It's okay to be an independent woman and still need a man

Needing someone for purposes of romantic love doesn't make you a weaker person

Love is not for people who want to test-drive their level of commitment, the writer says.
Love is not for people who want to test-drive their level of commitment, the writer says. (123RF)

"I don't need a man, I just want one," is a statement we hear a lot more often from women than the inverse of it from men. We've seen a lot of, "a successful relationship is one where you don't need each other, but just want one another". How fractured! This brand of shallow feminism is more than annoying and disappointing at best.

We truly believe this is faulty thinking, and for many, a self-sabotage. Yes, the idea of not needing a man was once an empowering, necessary message in its specific context of financial autonomy and emancipation of women as independent individuals who are equal to men and have their own identity. But now, it’s been generalised into an isolating advice that comes with the steep price tag of abdicating one of the most fundamental, basic human needs: The need for love.

More often than not, the statement communicates a negative emotional baggage:

• Either a hurt or bad experiences in previous romantic life.

• A conclusion made through observing other people's relationships (friends, family etc.).

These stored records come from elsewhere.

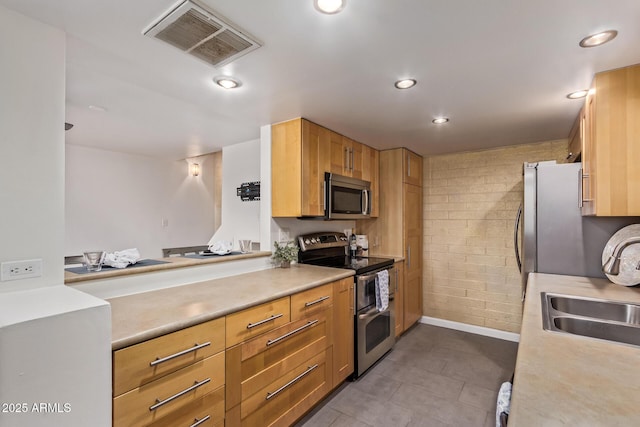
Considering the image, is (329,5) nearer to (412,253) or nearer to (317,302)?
(317,302)

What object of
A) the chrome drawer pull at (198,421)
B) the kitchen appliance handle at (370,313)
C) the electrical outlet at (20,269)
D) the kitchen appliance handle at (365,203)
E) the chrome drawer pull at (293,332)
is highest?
the kitchen appliance handle at (365,203)

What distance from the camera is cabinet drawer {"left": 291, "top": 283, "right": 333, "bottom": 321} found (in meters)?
2.01

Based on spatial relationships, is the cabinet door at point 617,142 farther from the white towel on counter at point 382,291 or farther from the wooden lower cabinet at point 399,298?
the wooden lower cabinet at point 399,298

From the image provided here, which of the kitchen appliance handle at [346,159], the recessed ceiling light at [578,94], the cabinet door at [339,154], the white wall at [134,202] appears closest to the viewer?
the recessed ceiling light at [578,94]

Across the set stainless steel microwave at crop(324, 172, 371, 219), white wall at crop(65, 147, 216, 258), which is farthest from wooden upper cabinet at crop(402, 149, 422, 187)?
white wall at crop(65, 147, 216, 258)

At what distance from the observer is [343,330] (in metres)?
2.48

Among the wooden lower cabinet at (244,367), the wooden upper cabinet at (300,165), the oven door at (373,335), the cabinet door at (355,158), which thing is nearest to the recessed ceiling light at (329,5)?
the wooden upper cabinet at (300,165)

• Simply someone we believe is educated wrongly about committed relationships.

If a woman declares her need for work, close friendships, creative pursuits, money, sex, more sleep, adventure, etc, she can expect to receive support. It’s okay to honour your needs for all the aforementioned endeavours.

In fact, not just okay, but essential to your holistic health. If you neglected one of these needs, like work for example, it goes without saying that you’d likely be less happy and you’d probably walk around with a chronic sense that something is missing.

But if a woman declares her need for a man and says that until she finds the right relationship, she’s likely going to be less happy and will probably have a chronic feeling that something is missing from her life: She might be encouraged to take some alone time and learn how to make herself happy.

The message is clear: It’s okay to feel a void if you don’t have a job you love, but it’s not okay to feel a void if you don’t have a man you love. Because independent, successful women shouldn’t need men, right?

This myopic view of independence pathologises romantic love for women generally. The pathology is internalised, leaving so many women thinking there’s something wrong with them for feeling like they need to give and receive love.

Of course, not every woman needs deep, committed intimacy and romantic partnership, but for the majority that do, feeling balanced can be a tremendous struggle.

Needing someone for purposes of romantic love doesn't make you a weaker person or subtract from who you are as a complete, fulfilled and happy individual. It also doesn't mean you can't live your life on your own without ever having someone and be totally happy.

Actually, it makes you human. You are naturally a relational being and it's part of your human make-up to romantically attract and be attracted to other human beings and instinctively desire a lifetime commitment with at least one person. It is not good for you to be alone.

You need your legs, but you can survive without them. You can have prosthetic legs or be in a wheelchair, and life will go on. Similarly, the fact that you can survive without a man in your life doesn't mean you don't need one. Needing a person in your life doesn't mean you can't get along in life without them. I want my spouse to need me. I want for them to know I need them. That doesn't diminish our value.

Repeating that you don't need a man, but you just want one is a sure way of running them away from you. Needing a man is not a sign of incompleteness, lack of self-confidence, or that you can't live without one. It doesn't define you. And we get that you aren't desperate to be partnered up. Actually, desperation is a sign of unpreparedness to be partnered up.

But who wants to be where they're not needed – but only just "wanted" and are an option of sorts that could be tossed away anytime?

Finally, in a traditional sense, marriage is based on the fundamental truth that men and women are complementary, the biological fact that reproduction depends on a man and a woman, and the objective reality that children need a mother and a father.

Men and women are the natural source of children which allows for human development and population growth. Parenting and co-parenting needs the healthy contribution and presence of both the mother and father in order to have a balanced child. Two mothers with the best of intentions, can never replace the father’s love. We need each other.